▸ **Source data**:
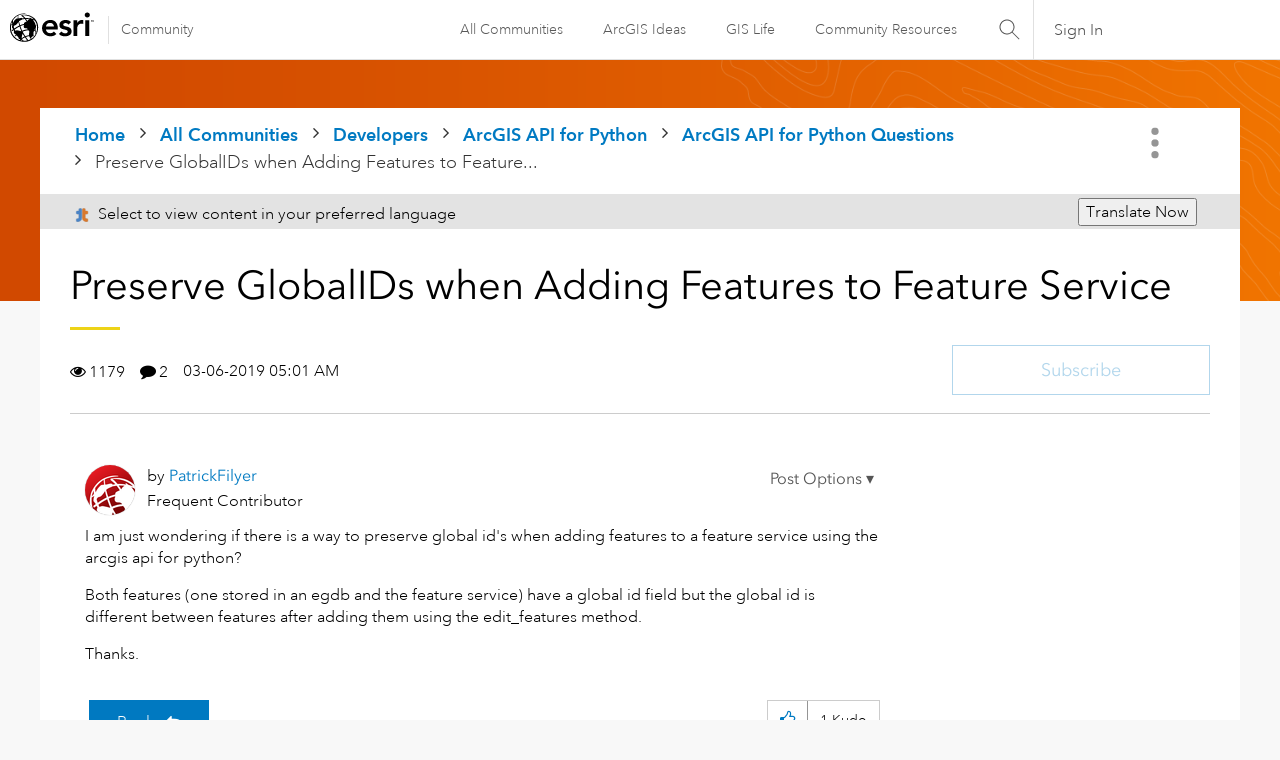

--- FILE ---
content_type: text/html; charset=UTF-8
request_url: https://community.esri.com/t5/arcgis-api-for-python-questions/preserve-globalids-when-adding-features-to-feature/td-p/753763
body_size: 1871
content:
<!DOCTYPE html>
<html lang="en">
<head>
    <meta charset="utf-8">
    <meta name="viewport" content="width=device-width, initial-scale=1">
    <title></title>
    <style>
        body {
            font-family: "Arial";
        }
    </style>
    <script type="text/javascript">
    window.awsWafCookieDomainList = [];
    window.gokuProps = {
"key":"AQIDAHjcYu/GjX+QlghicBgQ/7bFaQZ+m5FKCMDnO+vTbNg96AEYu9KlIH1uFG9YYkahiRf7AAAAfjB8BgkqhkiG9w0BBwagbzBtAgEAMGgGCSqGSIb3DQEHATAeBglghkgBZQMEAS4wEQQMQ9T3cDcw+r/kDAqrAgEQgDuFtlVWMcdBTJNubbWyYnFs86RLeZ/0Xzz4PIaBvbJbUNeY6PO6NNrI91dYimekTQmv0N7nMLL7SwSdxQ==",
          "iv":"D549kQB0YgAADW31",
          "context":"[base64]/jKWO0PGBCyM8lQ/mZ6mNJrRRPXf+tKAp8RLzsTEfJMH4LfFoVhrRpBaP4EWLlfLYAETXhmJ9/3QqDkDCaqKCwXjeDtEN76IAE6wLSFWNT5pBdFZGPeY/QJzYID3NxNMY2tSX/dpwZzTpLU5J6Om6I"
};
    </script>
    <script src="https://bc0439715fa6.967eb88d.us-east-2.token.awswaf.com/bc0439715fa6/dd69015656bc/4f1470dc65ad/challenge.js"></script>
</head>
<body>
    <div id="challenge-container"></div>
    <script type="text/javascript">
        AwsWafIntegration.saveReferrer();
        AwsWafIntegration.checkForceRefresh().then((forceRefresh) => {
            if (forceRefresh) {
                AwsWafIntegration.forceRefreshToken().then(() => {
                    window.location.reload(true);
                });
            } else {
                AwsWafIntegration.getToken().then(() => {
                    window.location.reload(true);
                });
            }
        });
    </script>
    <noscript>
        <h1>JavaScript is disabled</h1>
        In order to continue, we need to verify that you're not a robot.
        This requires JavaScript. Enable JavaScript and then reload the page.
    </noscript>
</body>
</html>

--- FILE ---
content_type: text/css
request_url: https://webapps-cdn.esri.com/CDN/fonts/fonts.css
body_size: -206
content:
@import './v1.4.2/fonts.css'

...

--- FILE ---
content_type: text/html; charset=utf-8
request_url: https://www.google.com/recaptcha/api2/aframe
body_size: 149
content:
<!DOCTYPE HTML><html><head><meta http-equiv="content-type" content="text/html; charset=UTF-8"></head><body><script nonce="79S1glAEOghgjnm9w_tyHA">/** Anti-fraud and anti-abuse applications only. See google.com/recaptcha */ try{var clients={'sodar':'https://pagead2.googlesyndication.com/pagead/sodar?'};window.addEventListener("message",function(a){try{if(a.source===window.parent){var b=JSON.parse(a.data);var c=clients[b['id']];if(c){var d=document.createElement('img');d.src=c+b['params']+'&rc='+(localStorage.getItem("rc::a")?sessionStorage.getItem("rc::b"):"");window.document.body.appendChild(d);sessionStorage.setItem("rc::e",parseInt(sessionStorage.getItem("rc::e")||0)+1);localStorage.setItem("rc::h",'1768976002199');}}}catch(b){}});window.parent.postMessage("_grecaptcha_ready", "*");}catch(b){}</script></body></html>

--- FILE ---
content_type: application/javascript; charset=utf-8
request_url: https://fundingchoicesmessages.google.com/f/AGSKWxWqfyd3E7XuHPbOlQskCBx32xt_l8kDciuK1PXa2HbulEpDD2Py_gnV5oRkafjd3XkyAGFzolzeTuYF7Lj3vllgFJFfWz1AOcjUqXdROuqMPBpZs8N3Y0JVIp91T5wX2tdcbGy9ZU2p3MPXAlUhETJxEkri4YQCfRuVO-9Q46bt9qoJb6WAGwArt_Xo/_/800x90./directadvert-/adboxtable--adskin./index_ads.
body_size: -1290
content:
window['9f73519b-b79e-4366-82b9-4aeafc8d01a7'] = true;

▸ **Task brief**: Each line above with the string "DOCTYPE" in it should be located and copied.

▸ **Answer area**:
<!DOCTYPE html>
<!DOCTYPE HTML><html><head><meta http-equiv="content-type" content="text/html; charset=UTF-8"></head><body><script nonce="79S1glAEOghgjnm9w_tyHA">/** Anti-fraud and anti-abuse applications only. See google.com/recaptcha */ try{var clients={'sodar':'https://pagead2.googlesyndication.com/pagead/sodar?'};window.addEventListener("message",function(a){try{if(a.source===window.parent){var b=JSON.parse(a.data);var c=clients[b['id']];if(c){var d=document.createElement('img');d.src=c+b['params']+'&rc='+(localStorage.getItem("rc::a")?sessionStorage.getItem("rc::b"):"");window.document.body.appendChild(d);sessionStorage.setItem("rc::e",parseInt(sessionStorage.getItem("rc::e")||0)+1);localStorage.setItem("rc::h",'1768976002199');}}}catch(b){}});window.parent.postMessage("_grecaptcha_ready", "*");}catch(b){}</script></body></html>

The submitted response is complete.